Toga! Toga! Toga! The real story behind ‘Animal House’
Actor Stephen Furst, who played the inept, naive and lovable butt of a lot of semi-insane fraternity-house pranks in the 1978 film “Animal House,” died over the weekend. In a Miami Herald story in 2003, on the 25th anniversary of the film, we revealed the unconventional (OK, totally nuts) way he got the role, plus some other tidbits — many of them printable — about what went on on the “Animal House” set. Here it is:
LOS ANGELES — Dean Wormer: Who dumped a whole truckload of Fizzies into the swim meet? Who delivered the medical school cadavers to the alumni dinner? Every Halloween the trees are filled with underwear; every spring the toilets explode.

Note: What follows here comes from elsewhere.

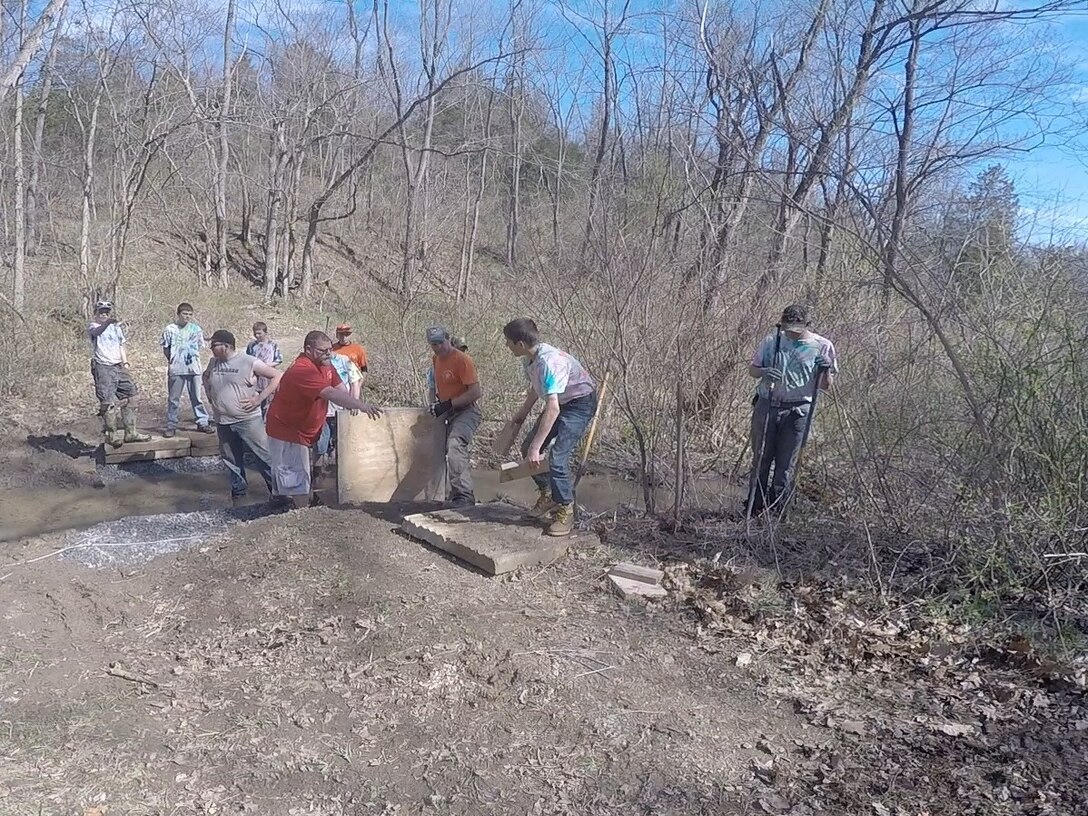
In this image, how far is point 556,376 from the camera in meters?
5.05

Marmalard: You’re talking about Delta, sir.
Nobody had ever seen anything like it. It was rebellious, it was anarchic, it was gross. It had kids getting wasted and puking and being promiscuous, sometimes all at once. Its heroes were drunks and slobs and Peeping Toms; its villains were teachers and cheerleaders and anybody who was or would ever be grown up. It trashed militaristic ROTC Nazis and limp-wimp folksingers with equal glee. It was grungy rock ‘n’ roll in the slam-glam Age of Disco. It made audiences crazy. It was “Animal House,” and it was something.